Text Start Marker

Today my uncle David passed away.
My uncle was addicted to alcohol and drugs. He spent years drinking and taking all kinds of drugs. He became homeless. People would shun him on the streets. He was arrested countless times for public intoxication. He was in and out of prison many times for this – but never hurt anyone except himself.
He was also a really good man.
Most of you know that I’m pro-life. Some of you might think that means I’m judgmental. This couldn’t be farther from the truth.
Let me tell you how I first became pro-life. It wasn’t in biology class when I read about life beginning when the sperm and egg meet. I don’t understand how anyone can dispute scientifically that life begins at that moment, but that’s actually not how I became pro-life. I became pro-life in eighth grade when my mother first told me the story of how my uncle became an addict.
When my uncle was twenty, he was deeply in love with a woman. He proposed to her. She said “yes.” Shortly after, she learned she was expecting. She was embarrassed. He was embarrassed. She said it wasn’t the right time. He said “it’ll be OK, we love each other, we’ll love this baby.”
She decided she still didn’t want to have a baby yet. He asked her to reconsider. She scheduled an abortion. The clinic said she would be asleep and that she wouldn’t feel anything.
She asked my uncle, her fiance, to go to the clinic with her. Even though he didn’t want her to go he said, “of course, you’re my fiance, I will support you and I am part of this.”
He went into the room with her to hold her hand. He didn’t really expect to see anything. She was only a few months along. They told him it was “just a blob of tissue.”

Text End Marker
Dataset section Start Marker

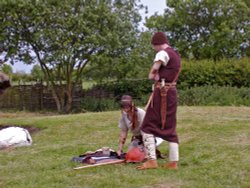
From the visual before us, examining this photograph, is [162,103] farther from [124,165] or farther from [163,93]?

Dataset section End Marker

Required work:
- a) Answer these from the text about the writer's uncle David, one line each:
(i) For what was the uncle arrested countless times?
(ii) In what grade did the writer become pro-life?
(iii) How old was the uncle when he was deeply in love with a woman?
- b) Translate this sentence from the text about the writer's uncle into Spanish: "The clinic said she would be asleep and that she wouldn't feel anything."
- c) Continue the text about the writer's uncle David, starting after its final sentence.

Task answers:
- a)
(i) Public intoxication
(ii) Eighth grade
(iii) Twenty

- b) La clínica dijo que ella estaría dormida y que no sentiría nada.

- c)
Later that day, he hysterically recounted to my mother how it felt seeing his tiny daughter being dismembered piece by piece and the expression on her tiny face. He asked her how a father could stand by and let that happen to his child. He asked her why he let it happen. He said he felt like a monster.
What my uncle never intended to happen, what he had witnessed that day, changed his life forever.
From that day on, he drowned his guilt in whatever intoxicating substances he could get. He didn’t feel worthy of life. His fiance also became an addict. They didn’t marry.
For the next forty-six years, his brothers and sisters were always looking for him on the streets, bringing him home to get “cleaned up.” He would shower, eat, and go back to the streets. He worked so hard at becoming sober many times and maintained sobriety for years, but he still never felt worthy of life. He hated himself and thought God did too.
He was a good, good man with a beautiful heart and conscience but his life was, in the fullest sense, a tragedy.
There is so much to learned about loving people without judging –Mother Teresa was great at teaching about this. She used to say, “If you judge people, you have no time to love them.” Pope Francis is doing a great job today teaching about this also. He exemplifies, each day how to be humble and loving – how to see with the eyes of Christ and love with the heart of Christ. One can never know the burdens a person is carrying around with them. If we did, I believe we would all be more gentle with their hearts. What we can know for certain, is that everyone is carrying something, everyone is wounded, because it’s human nature to be wounded.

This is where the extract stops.